Roma, 30 de diciembre de 2014
—No creí que fuera a ser tan fácil —dijo la hermana María mientras el localizador daba con Giorgio Rabelais.
Dos de sus ayudantes la observaron por unos instantes. Su bello rostro no podía disimular la mirada fría de alguien que se dedicaba a determinar la vida o la muerte de otras personas.
—¿Dónde están? —preguntó uno de los hombres.
—Están en la biblioteca de humanidades de la Universidad Pontificia —señaló ella. Después cogió su arma de la mesa y se puso en pie.
—¿Cómo los ha localizado?
—Han utilizado la clave de acceso a la base de datos de Rabelais, llevan más de dos horas en la biblioteca, tenemos que llegar cuanto antes, puede que estén a punto de marcharse —contestó la monja.
En la entrada los esperaba un pequeño Fiat, la política de los servicios secretos era pasar desapercibido. Lo pusieron en marcha y salieron a toda velocidad por las calles atestadas de Roma.
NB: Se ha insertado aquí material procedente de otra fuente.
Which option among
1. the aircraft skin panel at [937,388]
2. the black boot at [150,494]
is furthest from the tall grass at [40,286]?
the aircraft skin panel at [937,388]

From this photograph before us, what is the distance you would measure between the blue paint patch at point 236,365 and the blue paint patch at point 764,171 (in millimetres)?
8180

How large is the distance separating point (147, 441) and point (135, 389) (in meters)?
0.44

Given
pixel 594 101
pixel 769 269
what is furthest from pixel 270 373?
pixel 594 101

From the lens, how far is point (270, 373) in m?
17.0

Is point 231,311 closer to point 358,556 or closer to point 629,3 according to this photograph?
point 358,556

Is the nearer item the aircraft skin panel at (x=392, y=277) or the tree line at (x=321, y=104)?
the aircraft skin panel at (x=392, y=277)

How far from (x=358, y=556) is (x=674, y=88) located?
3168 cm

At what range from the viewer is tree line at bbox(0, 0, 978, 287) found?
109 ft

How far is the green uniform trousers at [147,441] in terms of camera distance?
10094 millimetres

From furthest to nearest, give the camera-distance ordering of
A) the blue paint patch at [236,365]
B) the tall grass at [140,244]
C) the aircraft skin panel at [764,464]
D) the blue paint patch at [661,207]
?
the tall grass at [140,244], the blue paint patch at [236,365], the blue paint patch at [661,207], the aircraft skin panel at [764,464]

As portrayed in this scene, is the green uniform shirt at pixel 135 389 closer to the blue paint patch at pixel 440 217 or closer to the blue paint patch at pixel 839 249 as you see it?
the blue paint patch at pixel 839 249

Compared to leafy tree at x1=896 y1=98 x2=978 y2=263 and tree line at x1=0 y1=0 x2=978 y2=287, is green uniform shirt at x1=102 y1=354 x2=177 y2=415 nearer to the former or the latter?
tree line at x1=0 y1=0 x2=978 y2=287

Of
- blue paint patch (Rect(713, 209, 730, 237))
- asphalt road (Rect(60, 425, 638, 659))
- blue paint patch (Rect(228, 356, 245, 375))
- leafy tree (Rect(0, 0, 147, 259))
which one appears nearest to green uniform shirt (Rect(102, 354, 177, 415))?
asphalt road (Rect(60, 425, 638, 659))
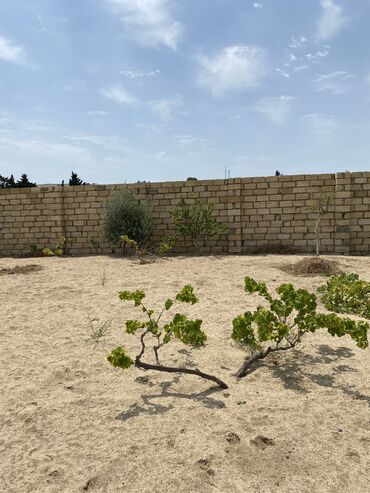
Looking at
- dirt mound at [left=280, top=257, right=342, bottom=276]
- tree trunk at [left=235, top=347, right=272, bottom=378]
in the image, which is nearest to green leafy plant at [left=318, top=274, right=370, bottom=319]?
dirt mound at [left=280, top=257, right=342, bottom=276]

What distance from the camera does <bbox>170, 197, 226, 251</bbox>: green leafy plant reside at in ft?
34.1

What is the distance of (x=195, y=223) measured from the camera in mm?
10398

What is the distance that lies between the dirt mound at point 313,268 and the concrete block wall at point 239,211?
2620 mm

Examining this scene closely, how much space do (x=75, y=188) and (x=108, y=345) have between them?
8.34 m

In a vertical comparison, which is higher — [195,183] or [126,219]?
[195,183]

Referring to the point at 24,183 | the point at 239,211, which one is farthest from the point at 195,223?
the point at 24,183

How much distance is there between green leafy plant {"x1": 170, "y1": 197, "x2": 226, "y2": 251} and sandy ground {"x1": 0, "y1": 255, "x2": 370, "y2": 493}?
18.6 feet

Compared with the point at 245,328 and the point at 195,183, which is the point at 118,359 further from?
the point at 195,183

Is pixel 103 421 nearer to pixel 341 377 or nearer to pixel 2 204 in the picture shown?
pixel 341 377

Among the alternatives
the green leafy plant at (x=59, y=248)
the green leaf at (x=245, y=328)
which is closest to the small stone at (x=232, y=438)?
the green leaf at (x=245, y=328)

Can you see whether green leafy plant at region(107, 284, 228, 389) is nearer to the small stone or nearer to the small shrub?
the small stone

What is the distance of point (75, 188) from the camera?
1166 centimetres

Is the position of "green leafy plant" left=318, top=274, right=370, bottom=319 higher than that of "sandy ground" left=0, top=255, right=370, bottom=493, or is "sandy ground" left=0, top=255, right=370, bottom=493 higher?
"green leafy plant" left=318, top=274, right=370, bottom=319

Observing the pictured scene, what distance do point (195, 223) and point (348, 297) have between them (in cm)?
549
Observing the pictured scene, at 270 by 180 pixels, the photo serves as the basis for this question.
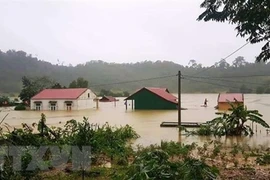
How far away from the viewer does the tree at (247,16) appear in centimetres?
513

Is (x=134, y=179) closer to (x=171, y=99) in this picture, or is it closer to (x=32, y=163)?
(x=32, y=163)

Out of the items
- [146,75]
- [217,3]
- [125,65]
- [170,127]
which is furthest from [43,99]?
[125,65]

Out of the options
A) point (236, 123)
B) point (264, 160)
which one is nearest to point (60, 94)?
point (236, 123)

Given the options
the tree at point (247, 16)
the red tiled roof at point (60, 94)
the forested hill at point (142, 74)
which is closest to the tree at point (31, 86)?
the red tiled roof at point (60, 94)

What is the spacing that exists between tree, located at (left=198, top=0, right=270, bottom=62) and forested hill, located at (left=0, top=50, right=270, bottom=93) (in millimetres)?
51815

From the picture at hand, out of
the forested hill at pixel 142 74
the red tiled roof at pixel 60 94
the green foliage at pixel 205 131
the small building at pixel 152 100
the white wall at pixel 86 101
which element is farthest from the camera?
the forested hill at pixel 142 74

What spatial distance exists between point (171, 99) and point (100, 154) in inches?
1165

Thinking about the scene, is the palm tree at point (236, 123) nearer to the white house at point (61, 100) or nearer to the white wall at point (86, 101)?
the white house at point (61, 100)

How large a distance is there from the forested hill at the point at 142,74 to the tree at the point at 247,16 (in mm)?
51815

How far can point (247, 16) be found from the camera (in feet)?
17.1

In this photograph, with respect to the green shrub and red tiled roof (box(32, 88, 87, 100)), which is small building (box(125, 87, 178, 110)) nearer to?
red tiled roof (box(32, 88, 87, 100))

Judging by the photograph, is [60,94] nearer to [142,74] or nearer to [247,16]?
[247,16]

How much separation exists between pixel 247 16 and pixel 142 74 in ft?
278

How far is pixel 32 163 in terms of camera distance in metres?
5.69
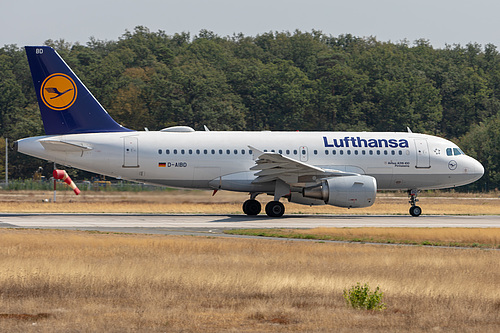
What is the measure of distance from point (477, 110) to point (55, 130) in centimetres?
7753

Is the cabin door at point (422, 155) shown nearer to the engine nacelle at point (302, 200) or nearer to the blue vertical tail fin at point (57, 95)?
the engine nacelle at point (302, 200)

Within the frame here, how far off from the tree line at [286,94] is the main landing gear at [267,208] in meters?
45.8

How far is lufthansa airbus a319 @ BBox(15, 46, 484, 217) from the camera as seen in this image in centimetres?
3388

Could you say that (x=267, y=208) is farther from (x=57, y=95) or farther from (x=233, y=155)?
(x=57, y=95)

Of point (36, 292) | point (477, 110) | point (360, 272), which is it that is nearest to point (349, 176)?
point (360, 272)

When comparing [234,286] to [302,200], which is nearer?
[234,286]

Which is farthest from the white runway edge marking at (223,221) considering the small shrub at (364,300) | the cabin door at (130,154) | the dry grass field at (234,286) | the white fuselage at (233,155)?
the small shrub at (364,300)

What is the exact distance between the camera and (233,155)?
117 ft

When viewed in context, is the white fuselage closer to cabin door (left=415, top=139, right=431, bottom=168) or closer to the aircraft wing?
cabin door (left=415, top=139, right=431, bottom=168)

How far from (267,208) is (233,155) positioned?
305 centimetres

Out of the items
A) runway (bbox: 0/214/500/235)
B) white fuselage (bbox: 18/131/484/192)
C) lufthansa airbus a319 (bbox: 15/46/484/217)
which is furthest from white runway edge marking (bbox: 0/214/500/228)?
white fuselage (bbox: 18/131/484/192)

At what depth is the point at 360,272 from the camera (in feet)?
56.5

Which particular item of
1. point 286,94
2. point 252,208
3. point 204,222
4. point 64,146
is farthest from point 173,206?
point 286,94

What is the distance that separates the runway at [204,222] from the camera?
28.3m
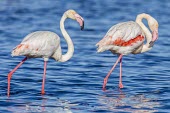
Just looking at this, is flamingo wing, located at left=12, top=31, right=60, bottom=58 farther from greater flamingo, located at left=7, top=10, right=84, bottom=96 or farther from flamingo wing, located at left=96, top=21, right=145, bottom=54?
flamingo wing, located at left=96, top=21, right=145, bottom=54

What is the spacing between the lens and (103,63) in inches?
547

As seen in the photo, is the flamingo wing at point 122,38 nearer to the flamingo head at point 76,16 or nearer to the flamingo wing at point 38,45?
the flamingo head at point 76,16

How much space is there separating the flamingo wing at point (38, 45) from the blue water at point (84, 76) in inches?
26.3

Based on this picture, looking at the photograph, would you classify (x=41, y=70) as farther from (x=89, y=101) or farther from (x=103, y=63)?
(x=89, y=101)

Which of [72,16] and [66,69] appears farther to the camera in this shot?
[66,69]

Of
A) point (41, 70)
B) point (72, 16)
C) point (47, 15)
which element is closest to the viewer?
point (72, 16)

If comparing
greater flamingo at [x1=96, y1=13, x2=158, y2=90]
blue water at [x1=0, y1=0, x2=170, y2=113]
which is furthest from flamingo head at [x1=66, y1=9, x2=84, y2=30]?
blue water at [x1=0, y1=0, x2=170, y2=113]

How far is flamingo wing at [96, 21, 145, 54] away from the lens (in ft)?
35.3

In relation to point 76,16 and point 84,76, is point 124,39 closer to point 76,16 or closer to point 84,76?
point 76,16

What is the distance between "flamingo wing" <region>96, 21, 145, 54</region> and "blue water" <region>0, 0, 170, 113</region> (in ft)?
→ 2.45

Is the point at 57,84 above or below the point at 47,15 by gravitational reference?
below

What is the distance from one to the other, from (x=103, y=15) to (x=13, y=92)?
43.9 ft

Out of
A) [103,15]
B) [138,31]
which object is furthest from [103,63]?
[103,15]

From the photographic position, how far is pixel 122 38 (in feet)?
35.9
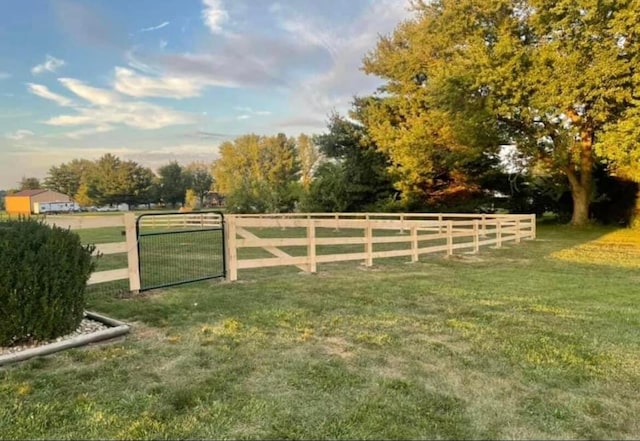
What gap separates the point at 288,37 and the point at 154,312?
11496 millimetres

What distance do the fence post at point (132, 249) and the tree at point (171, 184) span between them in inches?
2539

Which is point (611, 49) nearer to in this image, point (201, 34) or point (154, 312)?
point (201, 34)

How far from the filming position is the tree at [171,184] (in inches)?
2608

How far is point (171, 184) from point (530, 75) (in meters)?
59.8

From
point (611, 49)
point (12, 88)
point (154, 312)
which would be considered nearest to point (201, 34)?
point (12, 88)

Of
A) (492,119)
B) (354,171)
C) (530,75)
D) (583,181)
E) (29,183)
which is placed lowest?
(583,181)

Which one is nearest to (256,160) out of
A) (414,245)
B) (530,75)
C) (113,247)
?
(530,75)

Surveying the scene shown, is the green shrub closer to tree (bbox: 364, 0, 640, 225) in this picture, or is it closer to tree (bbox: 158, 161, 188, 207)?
tree (bbox: 364, 0, 640, 225)

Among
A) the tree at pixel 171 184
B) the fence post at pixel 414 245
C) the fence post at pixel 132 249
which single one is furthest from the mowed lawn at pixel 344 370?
the tree at pixel 171 184

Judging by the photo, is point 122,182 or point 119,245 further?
point 122,182

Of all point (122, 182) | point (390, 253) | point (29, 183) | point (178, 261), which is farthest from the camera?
point (122, 182)

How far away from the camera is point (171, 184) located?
66562mm

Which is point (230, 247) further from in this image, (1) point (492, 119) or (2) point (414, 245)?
(1) point (492, 119)

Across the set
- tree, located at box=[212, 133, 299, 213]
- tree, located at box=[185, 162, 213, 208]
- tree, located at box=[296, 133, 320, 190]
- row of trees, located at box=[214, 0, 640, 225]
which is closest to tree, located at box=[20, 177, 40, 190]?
tree, located at box=[185, 162, 213, 208]
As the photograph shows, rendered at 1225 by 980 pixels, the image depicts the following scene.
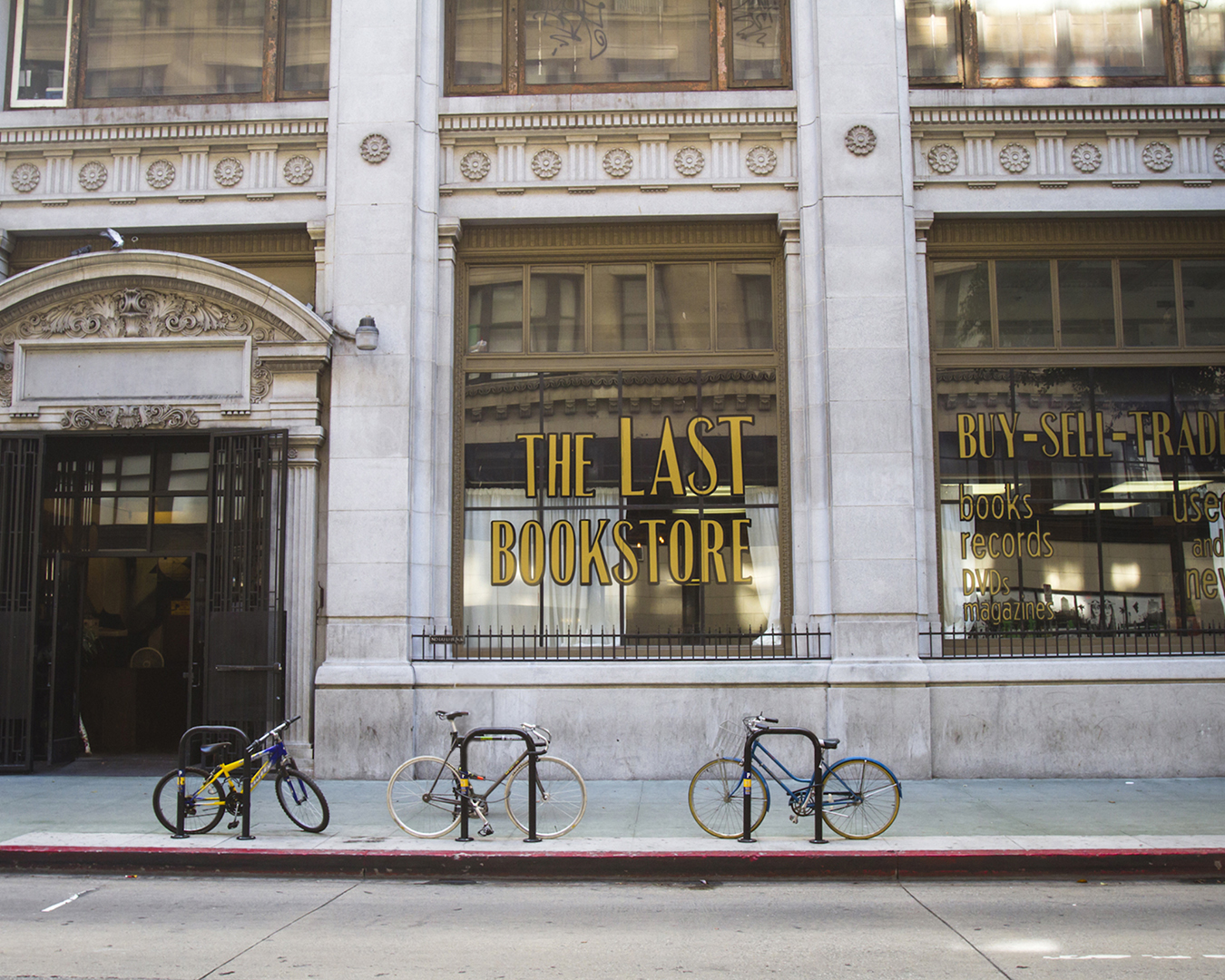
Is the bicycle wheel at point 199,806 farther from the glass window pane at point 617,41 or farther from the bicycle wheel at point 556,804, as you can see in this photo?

Cuando pararon frente a la biblioteca, los dos hombres miraron a María.
—¿Entramos?
Ella dudó unos instantes. Debían capturar o matar a sus objetivos, sin levantar sospechas ni dejar testigos.
—La biblioteca de la universidad debe de estar vacía en estas fechas. Entremos, pero no actuéis hasta que yo lo ordene —dijo ella saliendo del coche.
Mientras subían las escaleras, la mujer comenzó a rezar. No quería morir sin la gracia de Dios, y aunque sabía que tenía una dispensa papal, nunca eran suficientes las precauciones para asegurarse el cielo.